Open lgritz opened 7 years ago
I updated it slightly with a couple spots where I realized I needed to transfer locale settings from one stream to another.
By the way, it's perfectly acceptable for you to reject this and take the stance that tinyformat doesn't want this complication or any possible performance penalty, and so is just always going to use the global native locale, so be it, and that apps who are concerned about that ought to just set the locale globally. But that makes it very difficult for people writing libraries (who want to use tinyformat internal to the library) who don't think that the library internals have any business either assuming or changing anything about the global state of any apps that use them.
I haven't used locale in production code before today, either! Meaning, I always naively assumed tinyformat would print the same for everybody as it did for me, "123.45". And hence the problem -- a Swedish OSL user had his system locale set to "sv_SE.UTF-8" and it was introducing lots of subtle problems related to numeric literals in his OSL source code. (His immediate bug was related to parsing, but the tinyformat side would have messed up writing the .oso file and many other things.)
I don't have strong feelings about the naming conventions. If you want format()
to always obey the global locale, and have a separate cformat()
(format_c
? something else?) to be hard-coded for classic, that's ok by me. I don't directly expose tinyformat, it's all wrapped by my functions to it won't directly affect my users. This patch is the way I did it in the tinyformat that's embedded in oiio, but whatever you decide for the baseline, I will re-sync with you and adhere to your convention for the tinyformat calls themselves.

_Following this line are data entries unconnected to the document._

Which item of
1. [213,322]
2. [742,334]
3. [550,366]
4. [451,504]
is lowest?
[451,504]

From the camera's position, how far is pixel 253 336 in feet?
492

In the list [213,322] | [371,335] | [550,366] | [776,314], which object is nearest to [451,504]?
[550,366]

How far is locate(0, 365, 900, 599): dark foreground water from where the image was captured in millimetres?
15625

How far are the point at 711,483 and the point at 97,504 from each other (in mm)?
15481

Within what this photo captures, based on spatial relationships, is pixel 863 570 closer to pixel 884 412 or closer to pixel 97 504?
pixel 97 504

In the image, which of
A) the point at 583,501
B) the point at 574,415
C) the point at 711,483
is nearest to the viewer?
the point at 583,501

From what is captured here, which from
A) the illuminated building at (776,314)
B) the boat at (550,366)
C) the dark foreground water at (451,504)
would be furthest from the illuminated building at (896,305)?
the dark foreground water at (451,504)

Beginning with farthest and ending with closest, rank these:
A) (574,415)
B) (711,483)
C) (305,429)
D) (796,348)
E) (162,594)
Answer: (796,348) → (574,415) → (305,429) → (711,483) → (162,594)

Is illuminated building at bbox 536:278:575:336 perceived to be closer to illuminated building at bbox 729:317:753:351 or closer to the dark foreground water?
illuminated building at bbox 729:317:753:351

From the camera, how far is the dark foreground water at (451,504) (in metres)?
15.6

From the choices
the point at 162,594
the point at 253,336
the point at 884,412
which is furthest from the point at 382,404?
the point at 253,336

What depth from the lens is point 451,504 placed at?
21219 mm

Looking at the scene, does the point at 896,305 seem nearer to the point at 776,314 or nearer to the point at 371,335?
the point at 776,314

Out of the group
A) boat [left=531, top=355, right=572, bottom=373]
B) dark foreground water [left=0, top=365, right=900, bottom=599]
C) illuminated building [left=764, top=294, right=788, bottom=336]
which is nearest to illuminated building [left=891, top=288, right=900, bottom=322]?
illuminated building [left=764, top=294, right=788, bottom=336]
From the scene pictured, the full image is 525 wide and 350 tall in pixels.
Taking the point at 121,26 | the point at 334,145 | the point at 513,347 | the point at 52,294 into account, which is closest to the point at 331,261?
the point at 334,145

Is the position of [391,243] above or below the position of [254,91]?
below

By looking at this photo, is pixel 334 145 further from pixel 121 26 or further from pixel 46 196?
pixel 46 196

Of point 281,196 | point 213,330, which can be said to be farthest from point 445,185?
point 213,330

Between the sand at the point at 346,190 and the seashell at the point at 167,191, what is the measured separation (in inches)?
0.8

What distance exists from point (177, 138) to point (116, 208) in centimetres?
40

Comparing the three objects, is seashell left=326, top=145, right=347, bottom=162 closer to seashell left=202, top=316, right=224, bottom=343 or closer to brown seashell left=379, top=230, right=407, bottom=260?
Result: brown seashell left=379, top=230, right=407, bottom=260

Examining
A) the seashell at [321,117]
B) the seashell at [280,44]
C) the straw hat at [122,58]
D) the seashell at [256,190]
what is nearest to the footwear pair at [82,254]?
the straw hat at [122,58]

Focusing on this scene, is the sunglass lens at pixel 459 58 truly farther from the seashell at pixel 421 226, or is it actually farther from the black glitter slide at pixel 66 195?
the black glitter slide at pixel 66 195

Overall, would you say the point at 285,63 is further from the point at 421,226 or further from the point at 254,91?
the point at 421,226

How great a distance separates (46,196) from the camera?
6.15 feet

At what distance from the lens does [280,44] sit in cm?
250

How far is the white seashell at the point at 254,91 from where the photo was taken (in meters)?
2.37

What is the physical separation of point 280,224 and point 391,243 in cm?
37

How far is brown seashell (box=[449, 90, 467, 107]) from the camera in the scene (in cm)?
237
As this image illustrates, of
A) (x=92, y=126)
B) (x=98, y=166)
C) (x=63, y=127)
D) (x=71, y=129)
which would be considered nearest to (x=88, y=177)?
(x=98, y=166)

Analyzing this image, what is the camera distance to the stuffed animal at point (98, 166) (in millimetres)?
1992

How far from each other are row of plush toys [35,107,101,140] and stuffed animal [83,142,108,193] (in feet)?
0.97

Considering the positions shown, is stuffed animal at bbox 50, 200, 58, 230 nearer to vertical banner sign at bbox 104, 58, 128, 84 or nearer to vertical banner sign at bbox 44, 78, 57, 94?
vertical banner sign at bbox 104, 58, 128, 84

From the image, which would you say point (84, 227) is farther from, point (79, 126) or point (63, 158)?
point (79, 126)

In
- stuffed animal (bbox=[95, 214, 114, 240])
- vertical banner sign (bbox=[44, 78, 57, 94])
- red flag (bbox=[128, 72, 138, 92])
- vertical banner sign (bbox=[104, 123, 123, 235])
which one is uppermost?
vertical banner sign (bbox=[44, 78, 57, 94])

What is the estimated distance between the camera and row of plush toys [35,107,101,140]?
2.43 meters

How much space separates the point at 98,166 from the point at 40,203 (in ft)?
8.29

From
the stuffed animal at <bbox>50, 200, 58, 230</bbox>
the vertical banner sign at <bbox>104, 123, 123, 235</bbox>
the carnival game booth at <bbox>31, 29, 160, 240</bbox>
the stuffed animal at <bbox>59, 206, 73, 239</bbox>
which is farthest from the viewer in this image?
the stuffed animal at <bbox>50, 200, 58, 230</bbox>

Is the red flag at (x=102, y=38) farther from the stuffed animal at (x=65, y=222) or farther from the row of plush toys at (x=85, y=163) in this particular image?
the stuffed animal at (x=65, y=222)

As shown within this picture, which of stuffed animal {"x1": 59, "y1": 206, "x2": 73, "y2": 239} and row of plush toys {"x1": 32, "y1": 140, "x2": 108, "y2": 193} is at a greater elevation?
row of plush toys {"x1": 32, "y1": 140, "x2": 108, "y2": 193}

BTW, I agree that for the string case, there are potentially two use cases: force C locale, or use the native/global one. I really struggled with this issue myself, but in the end decided (for my wrapper functions) that most people are ignorant about locales and expect the "C" convention and will be surprised to get anything different if they inadvertently use the default calls. The only people who want locale-dependent formatting are the ones intentionally using internationalization, and they can be trusted with the burden of using extra arguments and specially-named functions. That was my rationale, anyway.
most people are ignorant about locales and expect the "C" convention and will be surprised to get anything different if they inadvertently use the default calls
I do buy this reasoning, it seems completely sensible. The thing that makes me pause is that naive use of the stream versions of format
should also behave the same as the string version. Eg, it's pretty common to open a file stream and use tfm::format
to output directly to it.
I suppose we could change all versions of format
to use the C locale, and just provide a format(locale, stream, ...)
overload for people who want to do otherwise. (Or an lformat()
to use the already imbued stream locale, which might be more efficient. I'm not sure what efficiency concerns there are here.)
I'd be for the "all existing versions use C locale, new funcs for explicit", I think that's consistent and probably in line with what 99% of users think is really happening (though they are wrong).
But then I'm not 100% sure how to handle the logistics of the "C" versions that write to existing streams. Does each of those functions, then, need to store the stream's original locale, change it to C, output, then restore? For that matter, is ostream::imbue() thread safe? And will it cause even more chaos if a stream that is everywhere else "localized" suddenly has individual writes (that used tinyformat) adhering to different conventions?
It all hurts my head. I'm fine with us all sleeping on this for a few days to let it percolate, there is not really any urgency to decide.
The good news is that MOST technical users will never see a change one way or the other, since they already have their global locale set to the "C" equivalent -- so none of these choices is likely to change things for anybody who isn't already living on one of those edge cases that's currently broken in some way.
Yes - that's all I was thinking - all stream based format
versions would need to save and restore the original locale. It's certainly pretty ugly internally, though maybe not so different from how I deal with format flags which have the same kind of state change and restore performed on the stream.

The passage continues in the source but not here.